Mama worked for about four hours this morning, putting together a photo album for Memaw. It is only half complete, but the main sections of it were in place, so Mama went ahead and gave it to Memaw.
As she looked through the photos, she made her way through each of her children. Martha. Smile. Glenda. Smile. Shirley. Smile. Roy. Smile. Clyde. Smile. Mama. Smile.
Then she turned the page and came upon Uncle Ray. For those who may not know it, my Uncle Ray has been dead for 20 1/2 years. Upon seeing his face, Memaw turned her head downwards, covered her eyes, and issued a few almost-silent sobs. She is not far gone enough to forget that her baby is gone.
My heart broke for my precious grandmother as she realized that on this day, when she had been so happy to see three of her daughters and some of her grandchildren, she was missing such a large part of her life, because her youngest child is no longer with us.
There were a lot of pictures of Ray on his pages.

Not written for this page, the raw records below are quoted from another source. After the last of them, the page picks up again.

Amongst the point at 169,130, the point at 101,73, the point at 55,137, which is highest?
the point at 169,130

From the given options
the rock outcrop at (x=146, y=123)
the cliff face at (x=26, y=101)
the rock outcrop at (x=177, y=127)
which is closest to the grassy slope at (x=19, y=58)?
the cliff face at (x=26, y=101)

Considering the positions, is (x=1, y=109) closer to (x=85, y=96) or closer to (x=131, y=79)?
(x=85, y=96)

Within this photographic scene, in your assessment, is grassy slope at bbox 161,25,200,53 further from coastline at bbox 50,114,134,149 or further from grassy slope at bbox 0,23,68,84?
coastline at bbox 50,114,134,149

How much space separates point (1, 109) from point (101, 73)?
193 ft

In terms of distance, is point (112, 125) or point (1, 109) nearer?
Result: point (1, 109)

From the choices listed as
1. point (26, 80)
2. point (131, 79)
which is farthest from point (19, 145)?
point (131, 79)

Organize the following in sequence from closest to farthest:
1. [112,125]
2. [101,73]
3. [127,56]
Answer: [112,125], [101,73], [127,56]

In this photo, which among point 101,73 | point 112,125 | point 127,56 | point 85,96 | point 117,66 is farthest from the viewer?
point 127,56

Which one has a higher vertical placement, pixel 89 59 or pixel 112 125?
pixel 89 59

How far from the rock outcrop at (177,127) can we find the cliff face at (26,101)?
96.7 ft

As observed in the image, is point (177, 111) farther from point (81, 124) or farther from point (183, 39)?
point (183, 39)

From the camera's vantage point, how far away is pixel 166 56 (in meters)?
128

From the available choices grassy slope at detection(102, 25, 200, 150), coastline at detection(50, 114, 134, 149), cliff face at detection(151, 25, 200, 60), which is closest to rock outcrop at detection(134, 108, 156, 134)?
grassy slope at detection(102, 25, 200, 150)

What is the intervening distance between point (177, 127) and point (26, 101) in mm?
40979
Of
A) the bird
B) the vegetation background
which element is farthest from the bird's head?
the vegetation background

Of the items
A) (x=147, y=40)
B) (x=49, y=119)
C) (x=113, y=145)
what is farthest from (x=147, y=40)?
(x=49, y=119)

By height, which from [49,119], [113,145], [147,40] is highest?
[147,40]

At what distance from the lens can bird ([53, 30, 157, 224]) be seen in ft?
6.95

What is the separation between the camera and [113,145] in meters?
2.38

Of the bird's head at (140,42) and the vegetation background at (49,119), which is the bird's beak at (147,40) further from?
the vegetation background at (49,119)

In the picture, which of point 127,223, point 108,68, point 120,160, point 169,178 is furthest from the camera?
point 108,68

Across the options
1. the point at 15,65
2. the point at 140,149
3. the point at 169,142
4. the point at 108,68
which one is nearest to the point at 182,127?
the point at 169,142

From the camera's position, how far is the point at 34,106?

It made me realize, yet again, the lasting effects each of us have on people. Ray, Mama’s only younger sibling, died in 1985 in a freak electrical accident. He filled everyone’s life with so much fun, and everyone misses him to this day.
After Memaw closed the album, I picked it up and started going through it. When I came upon Ray’s pictures, I talked about how much my cousin Lance looks like Ray. Lance is not Ray’s son, but he is Ray’s sister’s son, and it is not unheard of for a nephew to resemble his uncle. Mama and I told My Mikey that everyone loved Ray so much. He had such enthusiasm, such charm, and was so mischievous that he won everyone over…even when he was misbehaving, of which he did his fair share.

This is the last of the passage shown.